Deep learning-based image denoising (DLID) algorithms have only recently been introduced. It remains unclear whether they can fulfill the promise of improved image quality without compromising diagnostic accuracy and how large their impact is on full-dose CT images. Therefore, in this study, we aimed to assess the image quality processed by FBP, IR or a commercial DLID software. We compared the noise levels and clinical utility of these methods on a cohort of non-contrast brain CTs from three different sites and CT scanners.

Results

A total of 152 patients were included in this study (Fig. 1). The overall mean age of the patients was 69.4 ± 18.3 years, the distribution of females and males was approximately equal (77/75, 50.7%/49.3%) (Table 1). Radiation dose in terms of volumetric CT dose index (CTDI_vol), dose-length product (DLP), and effective dose was significantly different between sites and hence protocols. Median CTDI_vol ranged from 30 to 48 mGy, median DLP from 498 to 847 mGy·cm, and median effective dose from 1.00 to 1.69 mSv (Table 1).

Table 1 Patient and scanner characteristics.

Full size table

Objective image quality assessment

The absolute and relative differences in mean intensities across all regions of interest (ROIs) at all three sites were small and not significant, except for the comparison between deep-learning based, post-processed FBP images (FBP + PS) and iterative reconstructed images with strength three (I3) on the protocol/site II (Table 2). This appears to be due to a greater difference in mean intensities of the lateral ventricular anterior horn (LV), which was considerably smaller than the other areas (Table 6) and therefore showed greater variation (Table S1; Supplementary Information 1).

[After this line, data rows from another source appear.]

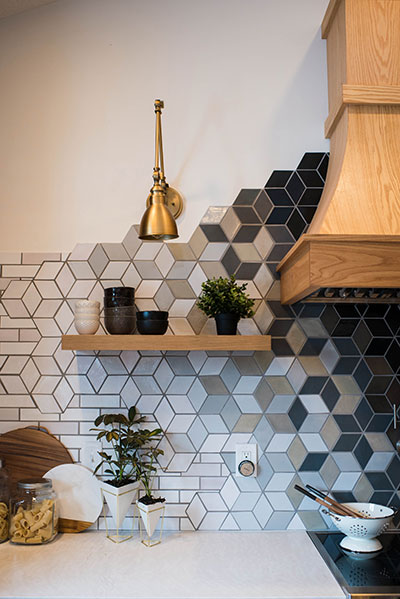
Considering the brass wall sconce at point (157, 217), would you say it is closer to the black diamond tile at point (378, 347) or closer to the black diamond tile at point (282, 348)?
the black diamond tile at point (282, 348)

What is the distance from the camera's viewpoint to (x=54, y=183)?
6.58ft

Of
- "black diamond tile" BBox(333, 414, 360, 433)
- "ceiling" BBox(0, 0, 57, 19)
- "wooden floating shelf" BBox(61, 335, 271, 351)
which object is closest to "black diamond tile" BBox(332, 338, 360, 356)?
"black diamond tile" BBox(333, 414, 360, 433)

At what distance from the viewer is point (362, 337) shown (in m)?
1.93

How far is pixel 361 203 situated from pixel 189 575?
1203 mm

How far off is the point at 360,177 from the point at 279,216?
41cm

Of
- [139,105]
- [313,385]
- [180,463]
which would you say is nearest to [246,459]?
[180,463]

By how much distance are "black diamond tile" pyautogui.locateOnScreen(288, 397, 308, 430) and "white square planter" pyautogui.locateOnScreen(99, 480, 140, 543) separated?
60 cm

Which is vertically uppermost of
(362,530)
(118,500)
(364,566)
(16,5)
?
(16,5)

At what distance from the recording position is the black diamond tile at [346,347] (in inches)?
76.0

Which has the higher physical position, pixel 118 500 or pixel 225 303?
pixel 225 303

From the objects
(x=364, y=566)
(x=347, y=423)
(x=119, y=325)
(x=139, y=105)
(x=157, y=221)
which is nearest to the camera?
(x=364, y=566)

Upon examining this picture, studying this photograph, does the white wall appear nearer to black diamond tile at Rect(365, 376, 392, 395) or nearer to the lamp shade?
the lamp shade

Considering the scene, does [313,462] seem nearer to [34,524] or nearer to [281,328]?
[281,328]

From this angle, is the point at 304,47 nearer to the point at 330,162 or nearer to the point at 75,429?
the point at 330,162
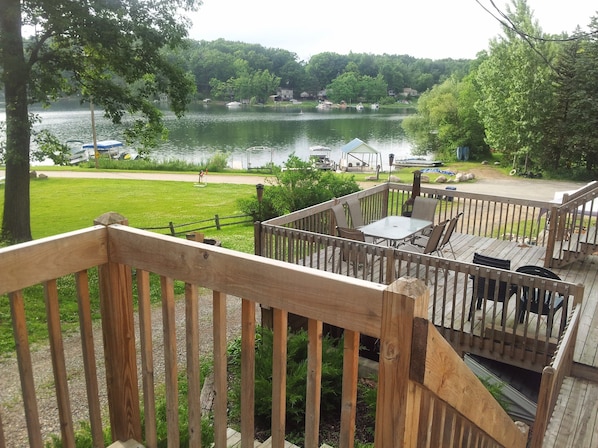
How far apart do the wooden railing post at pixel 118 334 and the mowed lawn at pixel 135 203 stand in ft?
34.1

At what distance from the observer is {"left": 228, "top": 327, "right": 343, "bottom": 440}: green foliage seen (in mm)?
4602

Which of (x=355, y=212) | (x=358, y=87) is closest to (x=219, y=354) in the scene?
(x=355, y=212)

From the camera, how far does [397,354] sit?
4.00ft

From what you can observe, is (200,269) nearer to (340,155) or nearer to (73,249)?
(73,249)

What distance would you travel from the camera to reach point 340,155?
42.9 metres

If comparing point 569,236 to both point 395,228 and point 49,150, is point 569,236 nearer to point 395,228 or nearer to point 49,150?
point 395,228

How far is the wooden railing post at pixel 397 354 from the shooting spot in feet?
3.91

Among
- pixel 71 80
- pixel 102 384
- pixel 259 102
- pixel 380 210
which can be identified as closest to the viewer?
pixel 102 384

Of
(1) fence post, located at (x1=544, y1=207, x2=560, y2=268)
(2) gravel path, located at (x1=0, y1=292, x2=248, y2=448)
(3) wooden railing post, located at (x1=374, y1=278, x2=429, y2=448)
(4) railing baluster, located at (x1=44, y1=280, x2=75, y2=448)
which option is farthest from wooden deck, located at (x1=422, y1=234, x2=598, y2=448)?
(2) gravel path, located at (x1=0, y1=292, x2=248, y2=448)

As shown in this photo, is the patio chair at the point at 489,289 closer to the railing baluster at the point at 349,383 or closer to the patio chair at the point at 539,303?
the patio chair at the point at 539,303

Table 2 Results of the objective image quality assessment.

Full size table

Regarding the noise, measured by the standard deviation, significant differences could be observed in all ROIs (Table 2). Especially in FBP + PS vs. FBP, the decreases in mean noise over all ROIs (except air) were significant: − 15.4 ± 7.4 (site I), − 8.5 ± 4.2 (site II), − 10.5 ± 7.6 (site III) (all p < 0.001) (Table 2). However, when comparing post-processed I3 images (I3 + PS) vs. I3 and FBP + PS vs. I3, non-significant decreases or even significant increases could be observed (Table 2), which did not seem to depend on the ROI but on the protocol/site (Table S4).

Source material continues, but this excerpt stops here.